Пришли Ольхин и лейтенант, вывалили возле костра из форменного лейтенантского плаща мох.
— Еще пойдем? — задал вопрос Ольхин.
— Пока хватит, я думаю.
— Живот не подвело? — спросил лейтенанта Заручьев. — Съешь кусок хлеба с салом, чай подостыл, наверное, но можем подогреть. Раз я, по нетрудоспособности, должен при кухне состоять, требуйте бытового обслуживания. — Ивана Терентьевича все еще чуть-чуть веселил выпитый на рассвете спирт.
— Спасибо, — сказал Гарькушин и замялся: Ольхину хлеба с салом не предлагалось, а он, конечно, тоже был голоден.
Но Иван Терентьевич угадал причину смущения лейтенанта.
— Давай-давай, не интеллигентничай. Сними вон зеленую сетку и шуруй, может, Анастасия Яковлевна соблазнится за компанию, ей давно следует. А мы с ним, — он глазами показал на Ольхина, — утром подзаправились маленько. Не знаю, как у него, у меня пока брюхо дюжит.
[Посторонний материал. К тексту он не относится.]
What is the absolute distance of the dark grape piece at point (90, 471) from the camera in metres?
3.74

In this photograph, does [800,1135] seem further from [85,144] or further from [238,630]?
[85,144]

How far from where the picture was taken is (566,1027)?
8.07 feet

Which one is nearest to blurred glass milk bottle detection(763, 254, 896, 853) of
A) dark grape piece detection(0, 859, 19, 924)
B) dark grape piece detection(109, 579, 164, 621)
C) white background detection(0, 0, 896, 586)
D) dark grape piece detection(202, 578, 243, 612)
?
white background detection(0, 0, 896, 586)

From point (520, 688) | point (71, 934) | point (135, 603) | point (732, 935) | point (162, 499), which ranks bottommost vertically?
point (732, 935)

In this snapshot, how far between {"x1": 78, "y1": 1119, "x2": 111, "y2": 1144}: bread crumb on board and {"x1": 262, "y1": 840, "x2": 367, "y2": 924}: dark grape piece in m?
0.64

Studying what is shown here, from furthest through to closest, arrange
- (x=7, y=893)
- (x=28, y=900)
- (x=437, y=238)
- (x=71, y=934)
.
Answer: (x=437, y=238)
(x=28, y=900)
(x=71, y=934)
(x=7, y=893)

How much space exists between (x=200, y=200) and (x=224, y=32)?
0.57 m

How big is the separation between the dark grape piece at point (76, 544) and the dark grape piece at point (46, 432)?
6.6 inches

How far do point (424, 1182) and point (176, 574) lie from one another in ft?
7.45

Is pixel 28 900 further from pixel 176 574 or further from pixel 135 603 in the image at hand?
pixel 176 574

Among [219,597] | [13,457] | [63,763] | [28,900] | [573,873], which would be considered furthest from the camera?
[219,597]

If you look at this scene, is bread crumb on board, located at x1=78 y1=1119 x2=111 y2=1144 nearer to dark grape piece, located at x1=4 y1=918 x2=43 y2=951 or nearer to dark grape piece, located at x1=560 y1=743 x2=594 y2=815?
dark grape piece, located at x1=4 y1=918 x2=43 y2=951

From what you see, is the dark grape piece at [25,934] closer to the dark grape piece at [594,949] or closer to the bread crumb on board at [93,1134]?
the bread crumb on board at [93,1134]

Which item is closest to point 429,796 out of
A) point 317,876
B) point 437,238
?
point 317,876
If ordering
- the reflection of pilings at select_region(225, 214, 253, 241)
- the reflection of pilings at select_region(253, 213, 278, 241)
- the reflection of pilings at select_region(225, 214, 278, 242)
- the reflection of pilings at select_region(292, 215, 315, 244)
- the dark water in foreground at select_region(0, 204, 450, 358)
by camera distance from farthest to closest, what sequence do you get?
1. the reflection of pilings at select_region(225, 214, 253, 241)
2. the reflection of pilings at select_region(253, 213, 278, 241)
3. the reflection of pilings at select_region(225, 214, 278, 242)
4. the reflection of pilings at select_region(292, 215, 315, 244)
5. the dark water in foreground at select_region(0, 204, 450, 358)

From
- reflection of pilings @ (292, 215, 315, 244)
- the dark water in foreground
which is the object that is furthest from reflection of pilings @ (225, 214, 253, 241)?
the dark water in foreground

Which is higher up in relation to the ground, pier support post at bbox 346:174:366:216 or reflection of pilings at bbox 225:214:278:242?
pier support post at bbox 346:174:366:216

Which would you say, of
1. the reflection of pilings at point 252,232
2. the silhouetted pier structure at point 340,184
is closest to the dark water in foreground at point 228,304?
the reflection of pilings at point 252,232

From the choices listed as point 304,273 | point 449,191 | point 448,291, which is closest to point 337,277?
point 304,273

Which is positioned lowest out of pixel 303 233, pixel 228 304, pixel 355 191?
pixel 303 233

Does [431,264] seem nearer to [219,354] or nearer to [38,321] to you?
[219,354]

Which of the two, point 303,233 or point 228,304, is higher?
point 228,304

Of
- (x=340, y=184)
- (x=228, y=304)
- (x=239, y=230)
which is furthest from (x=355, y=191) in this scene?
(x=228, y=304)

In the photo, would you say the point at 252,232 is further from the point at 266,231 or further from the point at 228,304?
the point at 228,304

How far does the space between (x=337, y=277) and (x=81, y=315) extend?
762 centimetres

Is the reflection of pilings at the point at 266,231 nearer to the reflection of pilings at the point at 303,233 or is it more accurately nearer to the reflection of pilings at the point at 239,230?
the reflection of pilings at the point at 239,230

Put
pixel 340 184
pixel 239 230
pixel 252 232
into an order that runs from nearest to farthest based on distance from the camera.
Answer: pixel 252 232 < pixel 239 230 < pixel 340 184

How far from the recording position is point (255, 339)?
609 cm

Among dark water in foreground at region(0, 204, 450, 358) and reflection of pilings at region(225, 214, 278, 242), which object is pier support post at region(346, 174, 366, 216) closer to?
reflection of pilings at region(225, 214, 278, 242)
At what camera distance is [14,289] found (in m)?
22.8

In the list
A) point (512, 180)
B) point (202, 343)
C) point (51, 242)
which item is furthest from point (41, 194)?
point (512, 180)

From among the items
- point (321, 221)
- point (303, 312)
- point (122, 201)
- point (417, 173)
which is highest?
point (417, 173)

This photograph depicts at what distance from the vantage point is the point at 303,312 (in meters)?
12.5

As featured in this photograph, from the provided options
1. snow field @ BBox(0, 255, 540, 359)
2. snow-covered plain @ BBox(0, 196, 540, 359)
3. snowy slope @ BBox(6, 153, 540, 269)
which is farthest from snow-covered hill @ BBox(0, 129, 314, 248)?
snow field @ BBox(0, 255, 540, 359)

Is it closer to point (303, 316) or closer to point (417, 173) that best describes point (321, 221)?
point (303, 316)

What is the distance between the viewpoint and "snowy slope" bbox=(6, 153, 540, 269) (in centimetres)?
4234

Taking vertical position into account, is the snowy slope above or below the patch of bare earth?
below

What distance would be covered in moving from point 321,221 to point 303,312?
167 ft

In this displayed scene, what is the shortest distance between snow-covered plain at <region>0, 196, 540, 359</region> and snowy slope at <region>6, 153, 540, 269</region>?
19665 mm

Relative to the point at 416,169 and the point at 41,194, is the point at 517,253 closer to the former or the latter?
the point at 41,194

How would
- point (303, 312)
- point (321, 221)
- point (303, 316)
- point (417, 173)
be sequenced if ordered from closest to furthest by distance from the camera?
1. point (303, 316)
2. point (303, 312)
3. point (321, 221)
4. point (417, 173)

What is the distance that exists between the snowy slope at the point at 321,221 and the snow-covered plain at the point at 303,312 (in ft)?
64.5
— У меня тоже, — сказал Ольхин.
— А я, пожалуй, попытаюсь поесть, — решила учительница. — Если вас не очень затруднит, товарищи, в самолете баул. С продуктами и вязаньем…
— Я достану, — вызвался Ольхин и пошел к самолету.
— Может быть, попробовать покормить раненого? — предложила учительница.
— Не стоит будить, — отсоветовал Иван Терентьевич. — Сон то же лекарство.
Она согласилась:
— Пожалуй, вы правы.
Ольхин принес объемистый красно-полосатый баул и, хотя об этом не просили, дамскую сумку, похожую на портфель. Лейтенант, распотрошив заручьевскую сетку, найдя сало и хлеб, орудовал поданным Иваном Терентьевичем ножом.
— У вас, случаем, стаканчика или другой емкости не найдется? — обратился к Анастасии Яковлевне Заручьев. — Моя кружка под холодную воду занята, энзе для летчика.
— Есть, пожалуйста, — учительница вынула из разрисованной незабудками чашки пакетик с солью, протянула чашку.